## [WORK INSTRUCTIONS]
1) Copy everything in the blog post on instrumenting xap files from "so lets get" down to "myself a license.".
2) Translate this sentence from the blog post on instrumenting xap files into Spanish: "The hard part of using the software is building the wcf service and collecting the data."
3) Go on with the blog post about instrumenting precompiled xap files from the point where it ends.

───── PASSAGE TO READ ─────

Tuesday, February 16, 2010

Hacking the Xap for Business Intelligence (BI)

I did a post a while ago on 'Hacking Xap' files primarily around dynamical loading resources. The past few months I have been playing with another even cooler way to 'hack' xap files. In this case its about business and taking a precompiled xap file and instrumenting that xap file without recompiling your application or any code changes to the application. This kind of detailed usage information can be extremely helpful in looking at how applications are used and help identify key areas to focus on. From a hack standpoint to take a precompiled xap and put 'code' into all the method calls dynamically is just cool. Granted that collected information just doesn't show up on your desktop, you have to build a web service to collect the data but just the fact that I can take a precompiled xap and get it wired up without any jumping around is just cool.

so lets get to the meat of my experience...

I meet with a guy at PDC09 at well PDC from Preemptive Solutions http://www.preemptive.com/ and he brought up a tool that they have that is part of their 'dotfuscator' product. Most .net developers have either heard of 'dotfuscator' or seen it since its part of visual studio. But part of their main 'dotfuscator' tool is around 'Business Intelligence' and a little known additional feature that in my mind should be the main focus is my main interest and the subject of this post. In any case I got excited about this xap hacking tool er 'Business Intelligence tool' and he got myself a license.

So I got my license and found that getting it working is/was very problematic, not only a license key but an activation key and a bi key etc. I had to get a hold of tech support basically twice with an ongoing thread with their tech support... to be honest I'm no longer a fan of DRM or any other security system that prevents apps from running when installed or secures files. I understand that this is needed to keep software from being pirated and intellectual property stolen but preemptive got way overly excited with their implementation.

Install experience and setup aside it all seems pretty straight forward. The hard part of using the software is building the wcf service and collecting the data. Once you get a service up and running though you basically just need to load your xap and pick where you want to collect data in your app and point it at the web service. The fact that you don't need to re-compile your xap is just awesome. And from a ux standpoint getting this data really gives you insight into your application that you just couldn't get without writing alot of code up front.

───── STORED DATA ─────

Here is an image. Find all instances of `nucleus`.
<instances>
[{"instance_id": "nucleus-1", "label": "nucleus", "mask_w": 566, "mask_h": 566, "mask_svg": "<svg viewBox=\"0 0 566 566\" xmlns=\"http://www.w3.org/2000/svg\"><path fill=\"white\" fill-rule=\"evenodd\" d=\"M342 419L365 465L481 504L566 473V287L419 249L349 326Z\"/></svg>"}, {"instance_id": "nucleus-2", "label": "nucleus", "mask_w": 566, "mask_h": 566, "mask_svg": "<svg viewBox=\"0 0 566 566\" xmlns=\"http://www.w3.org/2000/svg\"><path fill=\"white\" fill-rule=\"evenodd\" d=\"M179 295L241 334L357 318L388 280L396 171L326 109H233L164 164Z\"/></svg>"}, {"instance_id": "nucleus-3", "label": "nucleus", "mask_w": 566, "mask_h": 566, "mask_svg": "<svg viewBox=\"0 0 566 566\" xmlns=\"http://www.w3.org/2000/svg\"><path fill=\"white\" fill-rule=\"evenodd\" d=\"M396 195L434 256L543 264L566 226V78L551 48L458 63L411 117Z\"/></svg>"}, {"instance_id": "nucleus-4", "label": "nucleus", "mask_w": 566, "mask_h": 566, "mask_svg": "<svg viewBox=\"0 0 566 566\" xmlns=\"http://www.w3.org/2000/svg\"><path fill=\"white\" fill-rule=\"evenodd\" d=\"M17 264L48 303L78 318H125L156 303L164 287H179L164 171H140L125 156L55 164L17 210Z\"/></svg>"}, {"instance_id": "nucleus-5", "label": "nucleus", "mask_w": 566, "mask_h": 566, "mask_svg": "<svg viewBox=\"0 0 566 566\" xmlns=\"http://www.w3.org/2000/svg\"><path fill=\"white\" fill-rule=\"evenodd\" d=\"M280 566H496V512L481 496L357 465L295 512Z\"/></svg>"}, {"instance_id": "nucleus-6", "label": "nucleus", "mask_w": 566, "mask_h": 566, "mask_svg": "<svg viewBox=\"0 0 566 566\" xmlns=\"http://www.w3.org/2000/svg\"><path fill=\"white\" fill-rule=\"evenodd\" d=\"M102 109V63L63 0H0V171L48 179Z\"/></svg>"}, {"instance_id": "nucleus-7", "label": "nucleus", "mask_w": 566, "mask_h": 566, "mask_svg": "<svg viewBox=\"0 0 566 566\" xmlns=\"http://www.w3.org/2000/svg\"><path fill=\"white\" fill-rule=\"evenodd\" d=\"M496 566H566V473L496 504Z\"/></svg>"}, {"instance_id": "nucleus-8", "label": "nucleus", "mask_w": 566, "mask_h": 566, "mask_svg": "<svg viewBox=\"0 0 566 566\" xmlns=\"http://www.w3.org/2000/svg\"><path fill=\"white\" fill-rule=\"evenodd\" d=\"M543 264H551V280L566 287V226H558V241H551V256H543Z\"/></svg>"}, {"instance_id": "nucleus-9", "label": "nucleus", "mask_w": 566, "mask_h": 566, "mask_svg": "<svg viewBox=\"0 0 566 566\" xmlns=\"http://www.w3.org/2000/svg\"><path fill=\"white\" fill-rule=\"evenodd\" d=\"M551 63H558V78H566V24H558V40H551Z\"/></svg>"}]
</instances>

─────

## [OUTPUTS IN ORDER]
1)
so lets get to the meat of my experience...

I meet with a guy at PDC09 at well PDC from Preemptive Solutions http://www.preemptive.com/ and he brought up a tool that they have that is part of their 'dotfuscator' product. Most .net developers have either heard of 'dotfuscator' or seen it since its part of visual studio. But part of their main 'dotfuscator' tool is around 'Business Intelligence' and a little known additional feature that in my mind should be the main focus is my main interest and the subject of this post. In any case I got excited about this xap hacking tool er 'Business Intelligence tool' and he got myself a license.

2) La parte difícil de usar el software es crear el servicio wcf y recopilar los datos.

3)
If BI around usage of your application is important to you in building better Silverlight apps then this tool is worth the hassle of getting it setup. As a Silverlight 'guy' I would list this as a critical tool in your tool Silverlight toolbox.

So to be fair to the company they provide an endpoint that users can use and I'm told there is a codeplex project for helping you build an in house solution and put the results on a sharepoint web part. My only issue with that is having another company have my usage data which or course would be crazy. Certainly I would not want anyone having my data as I have virtually no trust in other companies and their network security... but alas others might be ok with that. and using sharepoint... well just say no ;) Sharepoint provides a great solution if you don't want to customize it too much... :)

Thursday, February 11, 2010

More On Pixel Shaders

So don't get to excited, I'm certainly not the apotheosis of man and pixelshaders like Walter (http://shazzam-tool.com/ ) but I do think they are really cool and along those lines I saw this great post off nokola this morning on 'Hue Shift in Pixel Shader 2.0' If your into pixel shaders this is a cool shader effict that as suggested in the title 'shifts the hue'. one of the reasons this post is cool is that it provides the shader source which makes worth while. :)


http://nokola.com/blog/post/2010/02/09/Someone-Said-it-Was-Impossible-Hue-Shift-in-Pixel-Shader-20-(Silverlight).aspx

Wednesday, February 10, 2010

Silverlight 4 - 3D (ish)

One of the great new features in Silverlight 3 was the ability todo psuedo 3d via what alot of us joke about as 2.5D. things like prespective transforms and the like.

One of my fellow MVP's Einar Ingebrigtsen got a bit zellous (must have been bored) and make this awesome tool kit for 3d (ish) in Silverlight 4. Granted its not native into the platform but honestly I'm not sure I want it built in. To much over head... But using a toolkit likeEinar's Balder really makes it reasonable.

Here is the Sample Browser:
http://www.ingebrigtsen.info/silverlight/Balder/20100208/TestPage.html

and the code here:
http://balder.codeplex.com
and
http://github.com/einari/Balder

from a ux standpoint I think the kind of visualization work for business is just awesome. Balder should be in everyones tool kit.